Guinée : une expertise pointue pour déceler des contaminations de l’eau

La fondation Veolia sollicitée par l’Unicef

La ressource en eau est précieuse et les risques de pollution à prendre au sérieux. A Bata, en Guinée équatoriale, la déflagration d’un stock de munitions conduit l’Unicef à auditer la qualité de l’eau pour identifier d’éventuels polluants. L’agence s’appuie sur l’expertise de la fondation Veolia et du KWR (Pays-Bas).

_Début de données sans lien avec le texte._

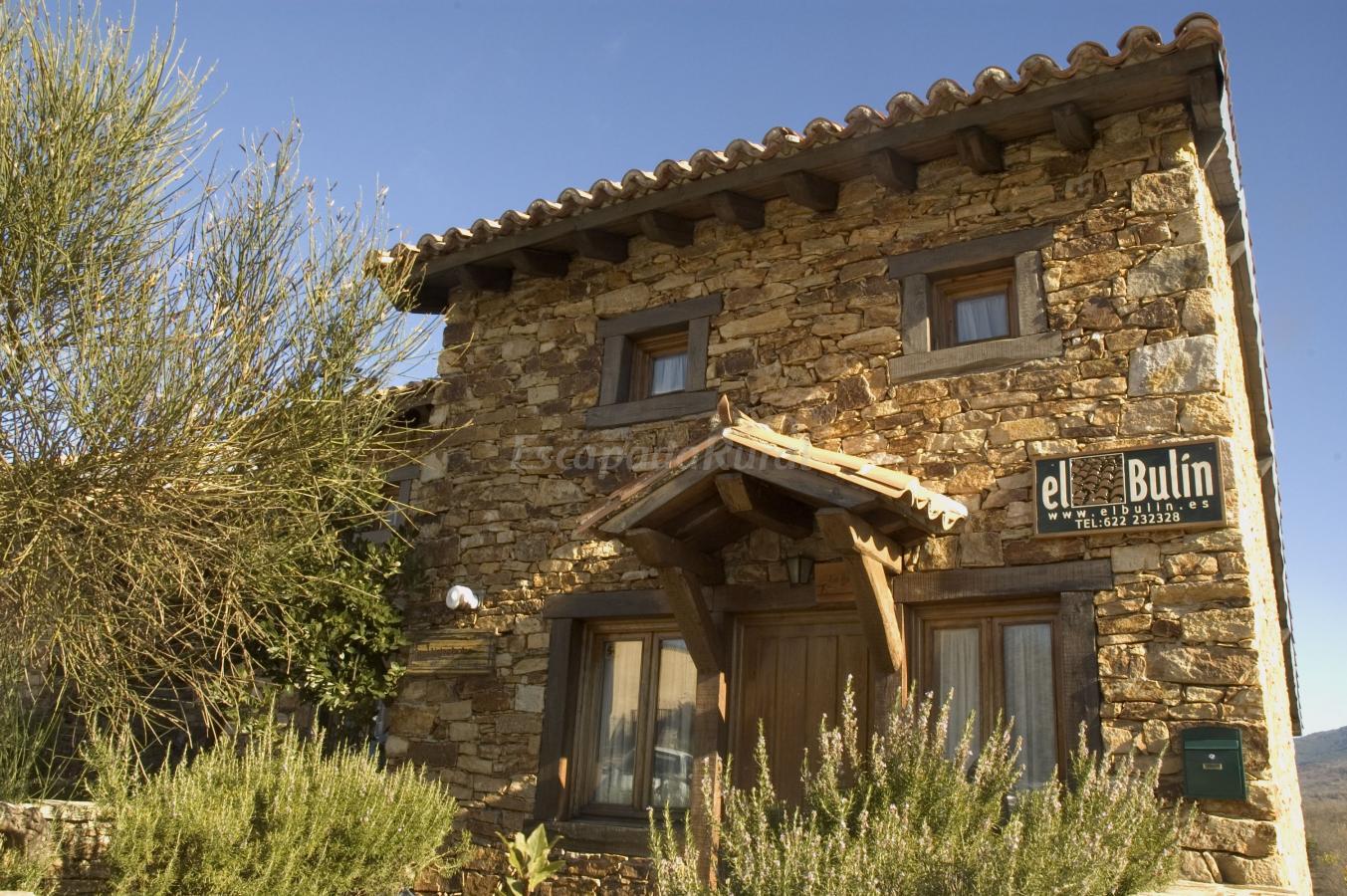 Fotos de el bulin de horcajuelo casa rural en horcajuelo for Casa rural romantica madrid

A Bata, capitale économique de la Guinée équatoriale, l’explosion d’un dépôt de munitions au printemps a laissé la ville meurtrie : plus de 100 victimes, 700 blessés, et des dommages matériels impactants. Pour rétablir l’accès aux services vitaux, il faut en particulier veiller à la qualité de l’eau en vérifiant que les ressources n’ont pas fait l’objet de contaminations.

Pour s’en assurer, l’Unicef, l’organisation en charge des problématiques d’accès à l’eau et d’assainissement en situation de crise humanitaire, a sollicité la fondation Veolia et ses volontaires Veoliaforce. L’un d’eux est parti avec un collaborateur du KWR Water Research Institute, autre partenaire de l’Unicef, pour démultiplier l’expertise mise à disposition.

Face aux nombreux dégâts, il s’est avéré nécessaire de vérifier que les éléments chimiques contenus dans les munitions n’avaient pas pollué les rivières ou la nappe phréatique. De même, des latrines et fosses septiques détériorées par la déflagration peuvent être une source de contamination. La mission a donc consisté à prélever des échantillons pour repérer des pollutions non seulement biologiques (maladies) mais également chimiques (résidus de munitions…). L’objectif est également d’identifier la présence de substances toxiques géogènes dans les eaux souterraines (arsenic, fluorure..).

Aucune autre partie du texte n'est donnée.